Become very familiar with the beliefs you hold that structure and resist reality. Then play with letting them go.

What if you didn’t expect anyone to do anything? What if you forgot to believe that you’re fearful and unworthy? What if things are just fine as they are without your trying to control them?

Every day, keep inviting your mind to open…open…open. Let it be clear like the sky. Entertain the possibility that all this thinking is unnecessary.

3. Get to Know Your Body

Many of us live in our heads, consumed by trying to figure everything out. But there is a whole realm of your experience that you’re missing.

The experience of all emotions and unconscious habits includes sensations in your body. While you’re worrying about all the things you need to do, there are places in your body that are tense and contracted. If you feel sad, your body may be heavy, dark, or vacant.

Simply experiencing physical sensations supports you to break through automatic habits.

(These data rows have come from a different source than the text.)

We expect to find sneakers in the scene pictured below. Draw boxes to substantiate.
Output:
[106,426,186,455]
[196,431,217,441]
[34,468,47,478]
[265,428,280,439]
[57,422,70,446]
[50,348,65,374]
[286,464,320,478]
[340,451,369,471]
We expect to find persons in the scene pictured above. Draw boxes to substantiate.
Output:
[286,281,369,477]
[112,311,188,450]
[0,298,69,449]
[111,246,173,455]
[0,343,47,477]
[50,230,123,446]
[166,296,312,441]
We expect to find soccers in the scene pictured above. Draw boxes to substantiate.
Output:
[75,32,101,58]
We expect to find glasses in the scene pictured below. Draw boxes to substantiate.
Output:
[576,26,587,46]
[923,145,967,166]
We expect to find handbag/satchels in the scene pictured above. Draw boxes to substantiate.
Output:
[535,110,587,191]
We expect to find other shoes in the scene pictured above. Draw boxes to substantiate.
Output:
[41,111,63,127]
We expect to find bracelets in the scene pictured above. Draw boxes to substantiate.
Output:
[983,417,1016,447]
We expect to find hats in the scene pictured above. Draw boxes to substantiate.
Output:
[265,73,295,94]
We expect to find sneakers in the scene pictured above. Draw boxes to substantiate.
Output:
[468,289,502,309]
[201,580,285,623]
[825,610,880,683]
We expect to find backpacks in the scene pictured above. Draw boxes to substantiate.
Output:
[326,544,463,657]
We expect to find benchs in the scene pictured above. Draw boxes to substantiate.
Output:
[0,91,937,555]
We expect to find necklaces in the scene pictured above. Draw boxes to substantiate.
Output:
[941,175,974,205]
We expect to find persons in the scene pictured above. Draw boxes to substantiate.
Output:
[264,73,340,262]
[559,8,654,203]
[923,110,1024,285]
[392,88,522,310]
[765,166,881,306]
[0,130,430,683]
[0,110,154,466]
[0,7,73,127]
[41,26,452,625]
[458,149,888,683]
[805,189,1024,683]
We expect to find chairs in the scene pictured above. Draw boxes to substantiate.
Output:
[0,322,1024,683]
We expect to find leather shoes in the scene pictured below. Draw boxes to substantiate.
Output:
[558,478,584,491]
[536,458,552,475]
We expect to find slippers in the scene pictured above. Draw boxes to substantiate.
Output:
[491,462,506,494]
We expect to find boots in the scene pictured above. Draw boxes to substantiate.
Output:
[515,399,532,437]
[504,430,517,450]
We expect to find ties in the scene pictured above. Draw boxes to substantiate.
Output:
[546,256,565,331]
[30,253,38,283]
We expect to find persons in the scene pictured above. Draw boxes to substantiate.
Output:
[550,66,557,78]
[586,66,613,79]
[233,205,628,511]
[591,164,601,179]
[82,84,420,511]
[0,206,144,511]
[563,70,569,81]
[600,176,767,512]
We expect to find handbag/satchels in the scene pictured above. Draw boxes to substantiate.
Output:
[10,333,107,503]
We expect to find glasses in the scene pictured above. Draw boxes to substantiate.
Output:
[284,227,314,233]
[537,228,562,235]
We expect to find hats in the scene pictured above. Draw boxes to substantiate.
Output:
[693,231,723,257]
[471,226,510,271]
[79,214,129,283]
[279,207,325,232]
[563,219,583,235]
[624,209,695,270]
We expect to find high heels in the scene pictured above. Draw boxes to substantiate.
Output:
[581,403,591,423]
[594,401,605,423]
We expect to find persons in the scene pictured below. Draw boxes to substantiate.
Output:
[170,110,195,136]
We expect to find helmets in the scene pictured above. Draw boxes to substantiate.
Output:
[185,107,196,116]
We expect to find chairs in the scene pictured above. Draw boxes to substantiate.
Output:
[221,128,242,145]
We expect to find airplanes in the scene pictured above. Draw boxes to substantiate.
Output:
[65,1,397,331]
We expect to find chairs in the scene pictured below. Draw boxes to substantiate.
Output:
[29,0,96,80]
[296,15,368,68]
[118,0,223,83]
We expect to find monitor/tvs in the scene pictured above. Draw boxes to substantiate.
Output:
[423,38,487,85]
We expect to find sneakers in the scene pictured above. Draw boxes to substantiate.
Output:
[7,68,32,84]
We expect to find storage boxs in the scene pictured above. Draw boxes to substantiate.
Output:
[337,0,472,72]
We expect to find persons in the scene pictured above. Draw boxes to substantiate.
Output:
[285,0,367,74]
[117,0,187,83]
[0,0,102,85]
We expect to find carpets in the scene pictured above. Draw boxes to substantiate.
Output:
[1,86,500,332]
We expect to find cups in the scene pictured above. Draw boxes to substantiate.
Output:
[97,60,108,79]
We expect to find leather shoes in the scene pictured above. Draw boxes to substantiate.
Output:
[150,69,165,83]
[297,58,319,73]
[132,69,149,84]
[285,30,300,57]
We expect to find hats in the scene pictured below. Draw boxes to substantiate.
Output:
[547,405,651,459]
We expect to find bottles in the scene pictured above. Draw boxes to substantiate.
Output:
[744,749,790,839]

Always include them when you become aware of programmed ways of being.

How do you do it? Notice and consciously experience the physical sensations that appear. When?

  • When you realize you’ve been engaged in a tsunami of thinking;
  • When you’re consumed by emotion;
  • When you’re bored, lost, or confused;
  • Anytime.

Open to all of your experience with great awareness. It’s delicious to be alive to what’s actually happening. And, if you stay with it, it brings you home to the ease of pure presence.

4. Don’t Know

How often do you show up like a robot, saying the same words you’ve always said, expecting the same reactions from others? Try this instead.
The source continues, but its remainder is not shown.